(TASK GOAL)
Rewrite only the listing lines between the one holding "Taking a look" and the one holding "7.20 meters", inclusive, swapping "camera" for "lens" and leaving everything else unchanged.

-------- RECORDS SUPPLIED --------

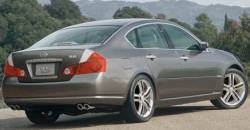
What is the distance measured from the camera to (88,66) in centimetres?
942

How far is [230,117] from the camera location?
10.6m

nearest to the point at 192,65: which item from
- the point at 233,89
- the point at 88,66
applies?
the point at 233,89

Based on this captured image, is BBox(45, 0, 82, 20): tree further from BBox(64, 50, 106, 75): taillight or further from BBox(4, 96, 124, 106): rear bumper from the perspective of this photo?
BBox(64, 50, 106, 75): taillight

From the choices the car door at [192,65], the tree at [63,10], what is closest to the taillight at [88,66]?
the car door at [192,65]

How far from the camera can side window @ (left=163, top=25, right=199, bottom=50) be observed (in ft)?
36.5

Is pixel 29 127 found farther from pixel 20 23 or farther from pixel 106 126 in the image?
pixel 20 23

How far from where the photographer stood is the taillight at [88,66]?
9.41 meters

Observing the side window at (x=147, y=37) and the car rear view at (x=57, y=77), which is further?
the side window at (x=147, y=37)

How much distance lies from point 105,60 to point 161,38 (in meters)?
1.59

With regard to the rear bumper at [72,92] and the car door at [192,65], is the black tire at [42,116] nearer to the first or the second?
the rear bumper at [72,92]

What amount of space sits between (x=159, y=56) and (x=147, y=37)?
33cm

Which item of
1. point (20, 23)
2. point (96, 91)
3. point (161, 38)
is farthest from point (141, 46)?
point (20, 23)

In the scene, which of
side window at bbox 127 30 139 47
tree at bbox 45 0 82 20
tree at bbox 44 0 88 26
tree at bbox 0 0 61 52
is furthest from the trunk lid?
tree at bbox 45 0 82 20

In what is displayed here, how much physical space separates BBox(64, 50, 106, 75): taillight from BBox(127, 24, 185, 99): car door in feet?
3.03
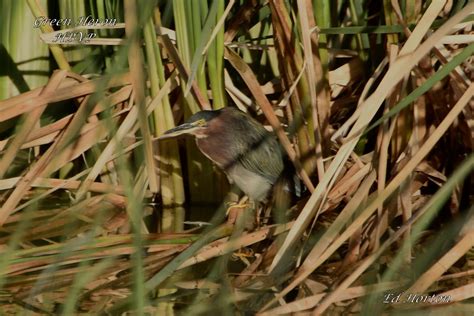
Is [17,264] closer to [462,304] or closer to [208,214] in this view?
[208,214]

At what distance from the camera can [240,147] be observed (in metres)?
4.54

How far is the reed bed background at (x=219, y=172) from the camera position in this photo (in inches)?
133

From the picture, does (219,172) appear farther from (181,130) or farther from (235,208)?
(181,130)

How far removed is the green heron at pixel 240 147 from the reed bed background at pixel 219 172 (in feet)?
0.41

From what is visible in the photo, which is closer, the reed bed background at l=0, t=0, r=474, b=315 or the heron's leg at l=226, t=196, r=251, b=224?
the reed bed background at l=0, t=0, r=474, b=315

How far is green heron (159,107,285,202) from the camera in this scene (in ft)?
13.9

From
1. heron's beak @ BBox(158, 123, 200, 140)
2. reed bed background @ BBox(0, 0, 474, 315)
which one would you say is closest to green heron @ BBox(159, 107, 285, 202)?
heron's beak @ BBox(158, 123, 200, 140)

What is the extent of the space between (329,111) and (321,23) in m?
0.42

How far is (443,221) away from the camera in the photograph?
4152mm

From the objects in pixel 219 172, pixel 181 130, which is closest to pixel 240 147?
pixel 219 172

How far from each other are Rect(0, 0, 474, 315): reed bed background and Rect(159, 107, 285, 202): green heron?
0.41ft

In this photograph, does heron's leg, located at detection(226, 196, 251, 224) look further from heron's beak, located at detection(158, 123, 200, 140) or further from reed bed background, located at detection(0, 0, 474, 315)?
heron's beak, located at detection(158, 123, 200, 140)

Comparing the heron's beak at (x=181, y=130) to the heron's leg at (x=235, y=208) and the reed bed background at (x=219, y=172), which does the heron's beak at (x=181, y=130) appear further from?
the heron's leg at (x=235, y=208)

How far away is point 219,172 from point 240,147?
0.20m
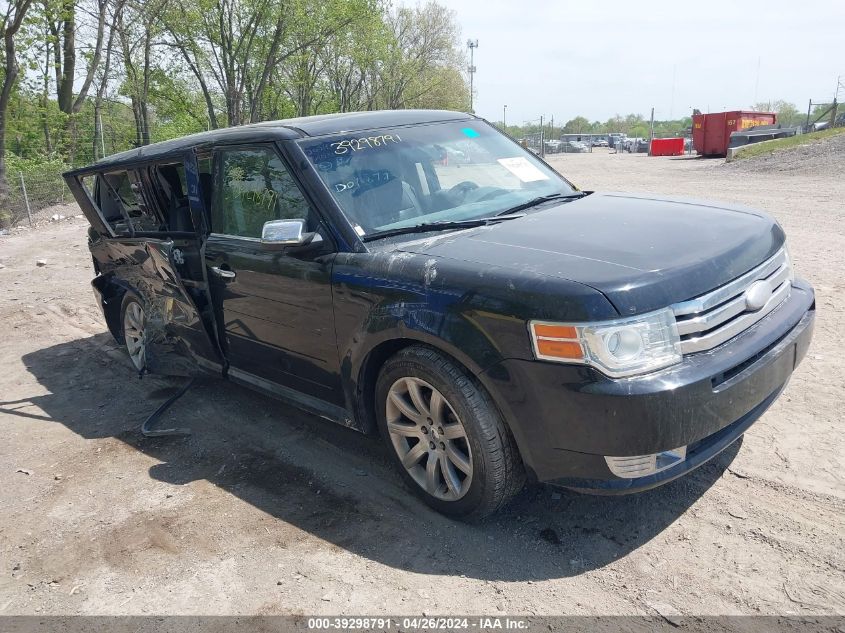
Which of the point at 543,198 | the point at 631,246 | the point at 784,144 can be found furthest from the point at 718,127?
the point at 631,246

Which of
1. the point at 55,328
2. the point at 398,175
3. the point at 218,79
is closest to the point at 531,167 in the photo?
the point at 398,175

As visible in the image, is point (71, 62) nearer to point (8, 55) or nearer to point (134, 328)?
point (8, 55)

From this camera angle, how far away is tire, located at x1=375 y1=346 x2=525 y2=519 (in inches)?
116

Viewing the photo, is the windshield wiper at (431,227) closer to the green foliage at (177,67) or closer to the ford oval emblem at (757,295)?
the ford oval emblem at (757,295)

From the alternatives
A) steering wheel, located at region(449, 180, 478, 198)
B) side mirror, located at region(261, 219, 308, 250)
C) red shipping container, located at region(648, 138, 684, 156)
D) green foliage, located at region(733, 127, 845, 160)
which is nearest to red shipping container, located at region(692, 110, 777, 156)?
red shipping container, located at region(648, 138, 684, 156)

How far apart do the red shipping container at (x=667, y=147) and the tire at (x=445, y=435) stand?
143 ft

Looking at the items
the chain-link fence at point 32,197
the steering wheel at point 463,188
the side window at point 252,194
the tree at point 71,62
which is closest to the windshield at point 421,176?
the steering wheel at point 463,188

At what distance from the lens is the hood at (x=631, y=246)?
8.86ft

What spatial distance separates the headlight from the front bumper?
38mm

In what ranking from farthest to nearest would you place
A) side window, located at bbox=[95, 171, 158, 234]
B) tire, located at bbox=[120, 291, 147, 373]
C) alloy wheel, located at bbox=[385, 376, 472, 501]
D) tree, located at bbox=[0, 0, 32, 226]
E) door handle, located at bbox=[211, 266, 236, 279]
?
tree, located at bbox=[0, 0, 32, 226] < tire, located at bbox=[120, 291, 147, 373] < side window, located at bbox=[95, 171, 158, 234] < door handle, located at bbox=[211, 266, 236, 279] < alloy wheel, located at bbox=[385, 376, 472, 501]

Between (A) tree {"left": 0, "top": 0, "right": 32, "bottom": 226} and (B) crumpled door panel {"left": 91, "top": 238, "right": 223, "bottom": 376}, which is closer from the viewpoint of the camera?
(B) crumpled door panel {"left": 91, "top": 238, "right": 223, "bottom": 376}

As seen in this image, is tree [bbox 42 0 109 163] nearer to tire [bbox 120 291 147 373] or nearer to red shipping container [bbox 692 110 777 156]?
tire [bbox 120 291 147 373]

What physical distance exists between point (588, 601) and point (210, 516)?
1990mm

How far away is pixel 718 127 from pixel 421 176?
37.5 m
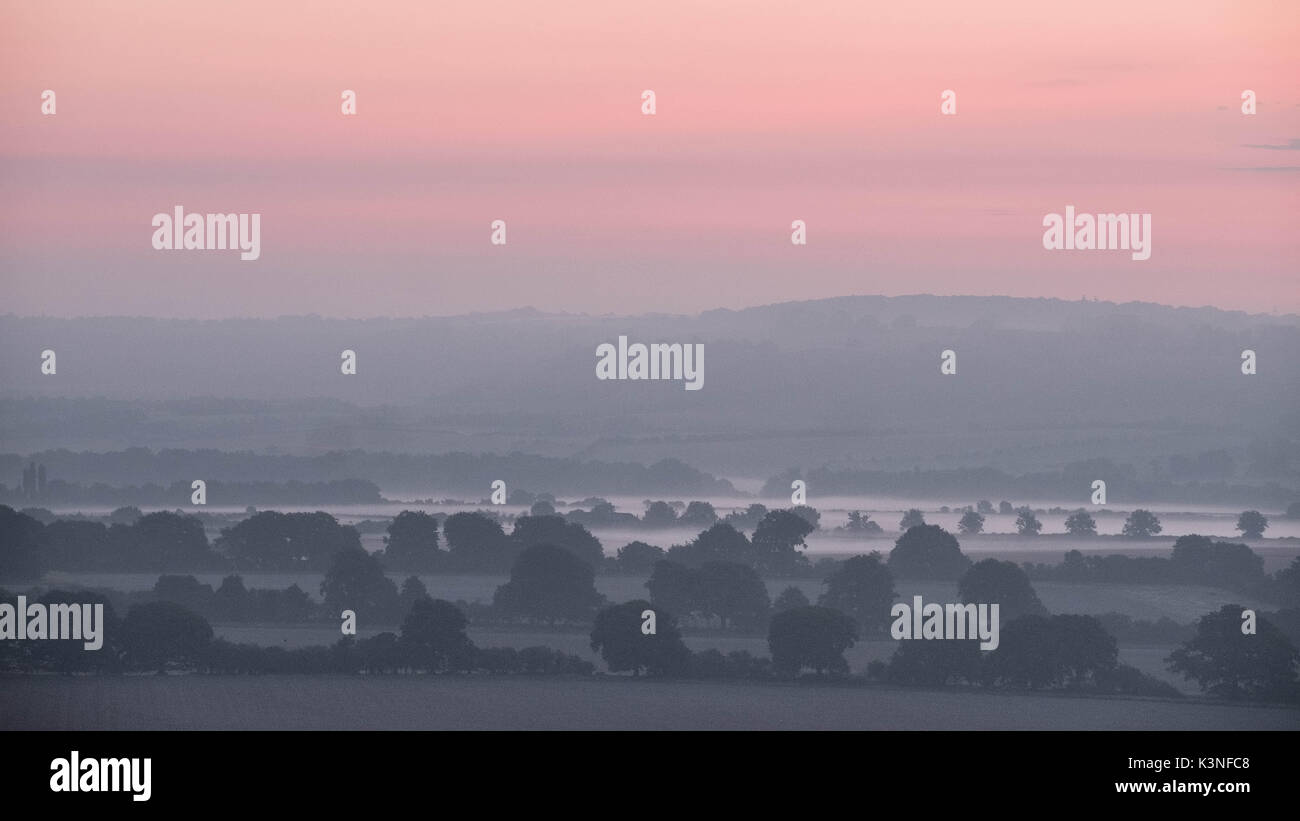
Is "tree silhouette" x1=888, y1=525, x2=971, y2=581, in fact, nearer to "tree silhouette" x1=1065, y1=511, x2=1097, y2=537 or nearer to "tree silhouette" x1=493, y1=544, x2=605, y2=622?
"tree silhouette" x1=1065, y1=511, x2=1097, y2=537

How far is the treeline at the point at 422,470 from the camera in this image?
18.6 meters

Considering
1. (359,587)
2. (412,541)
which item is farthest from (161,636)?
(412,541)

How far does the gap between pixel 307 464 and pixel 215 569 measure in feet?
5.88

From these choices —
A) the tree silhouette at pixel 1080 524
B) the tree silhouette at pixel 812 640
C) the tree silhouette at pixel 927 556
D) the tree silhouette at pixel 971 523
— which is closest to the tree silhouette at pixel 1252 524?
the tree silhouette at pixel 1080 524

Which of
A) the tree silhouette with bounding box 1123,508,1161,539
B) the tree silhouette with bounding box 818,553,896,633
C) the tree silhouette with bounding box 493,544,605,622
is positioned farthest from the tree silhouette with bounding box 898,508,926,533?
the tree silhouette with bounding box 493,544,605,622

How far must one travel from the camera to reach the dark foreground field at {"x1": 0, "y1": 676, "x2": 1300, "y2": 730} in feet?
50.0

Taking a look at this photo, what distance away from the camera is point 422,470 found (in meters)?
18.8

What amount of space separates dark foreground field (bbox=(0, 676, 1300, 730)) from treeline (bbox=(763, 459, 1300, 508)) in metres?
3.34

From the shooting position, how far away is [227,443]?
60.8 ft

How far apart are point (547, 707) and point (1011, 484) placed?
7.20 meters

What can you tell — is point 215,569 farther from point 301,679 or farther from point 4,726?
point 4,726

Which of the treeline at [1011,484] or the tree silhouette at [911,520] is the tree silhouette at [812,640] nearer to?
the treeline at [1011,484]

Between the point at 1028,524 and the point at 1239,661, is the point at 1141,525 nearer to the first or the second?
the point at 1028,524
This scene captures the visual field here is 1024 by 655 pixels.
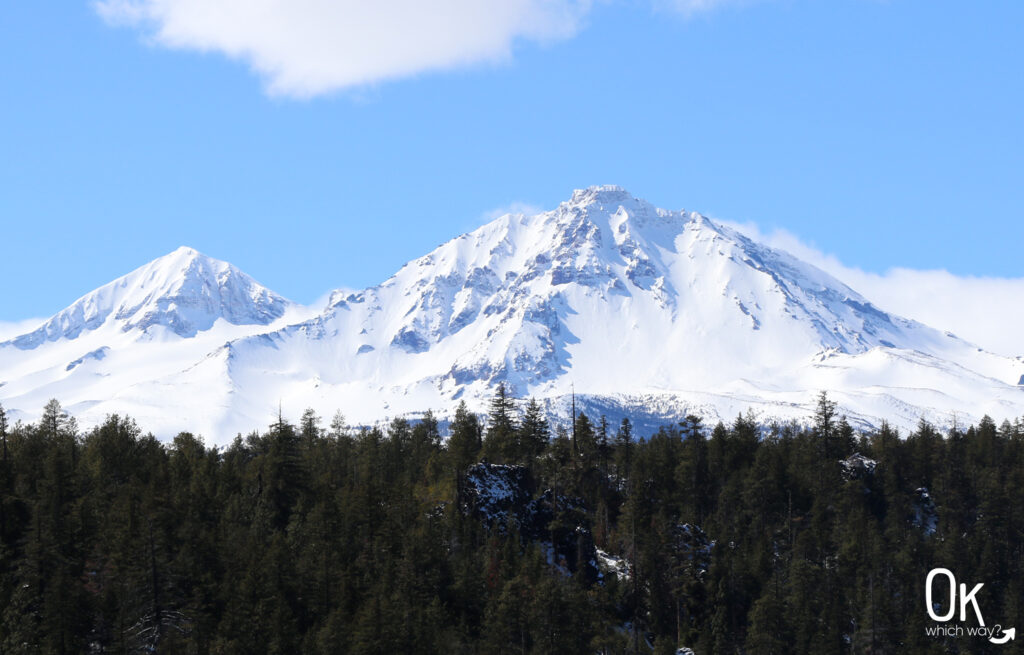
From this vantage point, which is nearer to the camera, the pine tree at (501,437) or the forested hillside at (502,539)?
the forested hillside at (502,539)

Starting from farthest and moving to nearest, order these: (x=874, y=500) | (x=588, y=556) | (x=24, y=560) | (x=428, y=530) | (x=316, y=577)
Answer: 1. (x=874, y=500)
2. (x=588, y=556)
3. (x=428, y=530)
4. (x=316, y=577)
5. (x=24, y=560)

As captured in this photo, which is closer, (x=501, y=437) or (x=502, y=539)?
(x=502, y=539)

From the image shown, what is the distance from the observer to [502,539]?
12075cm

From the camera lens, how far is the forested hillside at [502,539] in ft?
302

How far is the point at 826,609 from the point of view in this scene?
124 metres

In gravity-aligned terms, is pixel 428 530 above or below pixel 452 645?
above

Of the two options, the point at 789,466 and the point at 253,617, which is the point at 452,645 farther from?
the point at 789,466

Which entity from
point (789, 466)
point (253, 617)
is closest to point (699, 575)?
point (789, 466)

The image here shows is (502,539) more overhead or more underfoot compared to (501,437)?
more underfoot

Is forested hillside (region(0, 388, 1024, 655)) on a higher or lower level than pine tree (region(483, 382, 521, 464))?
lower

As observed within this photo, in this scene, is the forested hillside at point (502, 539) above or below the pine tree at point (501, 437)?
below

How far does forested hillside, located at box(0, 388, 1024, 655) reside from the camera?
302ft

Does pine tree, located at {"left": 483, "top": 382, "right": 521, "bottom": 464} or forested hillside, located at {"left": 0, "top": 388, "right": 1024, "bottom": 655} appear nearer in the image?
forested hillside, located at {"left": 0, "top": 388, "right": 1024, "bottom": 655}

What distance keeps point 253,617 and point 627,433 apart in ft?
238
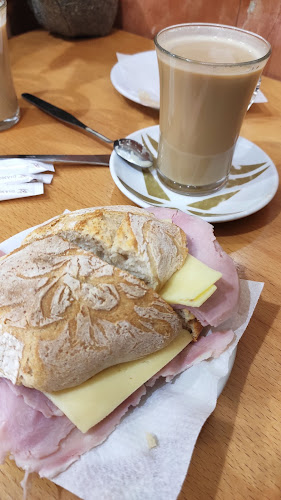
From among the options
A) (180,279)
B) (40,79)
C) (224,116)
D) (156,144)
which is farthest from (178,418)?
(40,79)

--------

(WRITTEN ANSWER)
Taking a look at this photo, what distance away from the lens is point 422,470 found (in meters)?
18.8

What amount of space separates dark foreground field (bbox=(0, 676, 1300, 730)) from treeline (bbox=(763, 459, 1300, 508)) in metres?
3.34

From the shooting position, how far away is [227,443]?
60.8 ft

How far apart are point (547, 707) and point (1011, 484) placed?
7.20 meters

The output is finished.